Anonymous individuals are claiming that ChatGPT stole ‘vast amounts of data’ in what they hope to become a class action lawsuit. It’s a nebulous claim about the nebulous data that OpenAI has used to train ChatGPT.

…“Despite established protocols for the purchase and use of personal information, Defendants took a different approach: theft,” they allege. The company’s popular chatbot program ChatGPT and other products are trained on private information taken from what the plaintiffs described as hundreds of millions of internet users, including children, without their permission.

Microsoft Corp., which plans to invest a reported $13 billion in OpenAI, was also named as a defendant…”

Creator of buzzy ChatGPT is sued for vacuuming up ‘vast amounts’ of private data to win the ‘A.I. arms race’“, Fortune.com, Teresa Xie, Isaiah Poritz and Bloomberg, June 28th 2023.

I’ve had suspicions myself about where their training data came from, but with no insight into the training model, how is anyone to know? That’s what makes this case interesting.

“…Misappropriating personal data on a vast scale to win an “AI arms race,” OpenAI illegally accesses private information from individuals’ interactions with its products and from applications that have integrated ChatGPT, the plaintiffs claim. Such integrations allow the company to gather image and location data from Snapchat, music preferences on Spotify, financial information from Stripe and private conversations on Slack and Microsoft Teams, according to the suit.”…Misappropriating personal data on a vast scale to win an “AI arms race,” OpenAI illegally accesses private information from individuals’ interactions with its products and from applications that have integrated ChatGPT, the plaintiffs claim. Such integrations allow the company to gather image and location data from Snapchat, music preferences on Spotify, financial information from Stripe and private conversations on Slack and Microsoft Teams, according to the suit.

Chasing profits, OpenAI abandoned its original principle of advancing artificial intelligence “in the way that is most likely to benefit humanity as a whole,” the plaintiffs allege. The suit puts ChatGPT’s expected revenue for 2023 at $200 million…”

ibid (same article quoted above).

This would run contrary to what Sam Altman, CEO of OpenAI, put in writing before US Congress.

“…Our models are trained on a broad range of data that includes publicly available content,
licensed content, and content generated by human reviewers.3 Creating these models requires
not just advanced algorithmic design and significant amounts of training data, but also
substantial computing infrastructure to train models and then operate them for millions of users…”

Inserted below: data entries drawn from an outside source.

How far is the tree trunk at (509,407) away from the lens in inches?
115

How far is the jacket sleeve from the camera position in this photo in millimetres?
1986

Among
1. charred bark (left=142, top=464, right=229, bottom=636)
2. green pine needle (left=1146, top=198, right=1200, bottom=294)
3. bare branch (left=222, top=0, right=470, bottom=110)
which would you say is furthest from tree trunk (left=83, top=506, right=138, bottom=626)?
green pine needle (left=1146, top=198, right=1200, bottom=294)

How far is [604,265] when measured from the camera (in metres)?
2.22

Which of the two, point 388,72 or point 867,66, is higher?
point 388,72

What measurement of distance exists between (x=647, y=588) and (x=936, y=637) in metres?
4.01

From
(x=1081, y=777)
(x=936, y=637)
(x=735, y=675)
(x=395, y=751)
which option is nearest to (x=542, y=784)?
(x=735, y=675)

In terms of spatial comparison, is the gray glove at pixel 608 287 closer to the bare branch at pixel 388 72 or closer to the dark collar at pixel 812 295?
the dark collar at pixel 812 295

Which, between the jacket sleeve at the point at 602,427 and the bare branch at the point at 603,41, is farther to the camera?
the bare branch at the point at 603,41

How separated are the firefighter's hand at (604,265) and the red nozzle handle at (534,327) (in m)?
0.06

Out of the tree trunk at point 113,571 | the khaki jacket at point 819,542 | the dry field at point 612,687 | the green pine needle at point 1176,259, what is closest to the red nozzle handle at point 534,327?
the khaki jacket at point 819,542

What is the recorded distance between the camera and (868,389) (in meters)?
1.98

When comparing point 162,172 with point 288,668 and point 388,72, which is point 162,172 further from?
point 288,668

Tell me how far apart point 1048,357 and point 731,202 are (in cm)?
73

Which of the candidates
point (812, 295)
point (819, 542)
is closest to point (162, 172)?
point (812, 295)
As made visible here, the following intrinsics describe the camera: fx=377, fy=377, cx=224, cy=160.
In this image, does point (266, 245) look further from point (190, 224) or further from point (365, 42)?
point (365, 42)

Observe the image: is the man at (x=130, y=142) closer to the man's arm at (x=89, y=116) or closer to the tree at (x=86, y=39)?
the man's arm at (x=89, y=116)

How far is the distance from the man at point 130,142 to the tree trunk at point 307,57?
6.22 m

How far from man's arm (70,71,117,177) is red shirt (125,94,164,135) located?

[Reference: 3 “Our Approach to AI Safety.” OpenAI, 5 Apr. 2023, https://openai.com/blog/our-approach-to-ai-safety.]

Written Testimony of Sam Altman Chief Executive Officer OpenAI Before the U.S. Senate Committee on the Judiciary Subcommittee on Privacy, Technology, & the Law“, Senate.Gov, Sam Altman,CEO of OpenAI, 5-16-2023.

I would love to know who the anonymous plaintiffs are, and would love to know how they got enough information to make the allegations. I suppose we’ll find out more as this progresses.

I, for one, am curious where they got this training data from.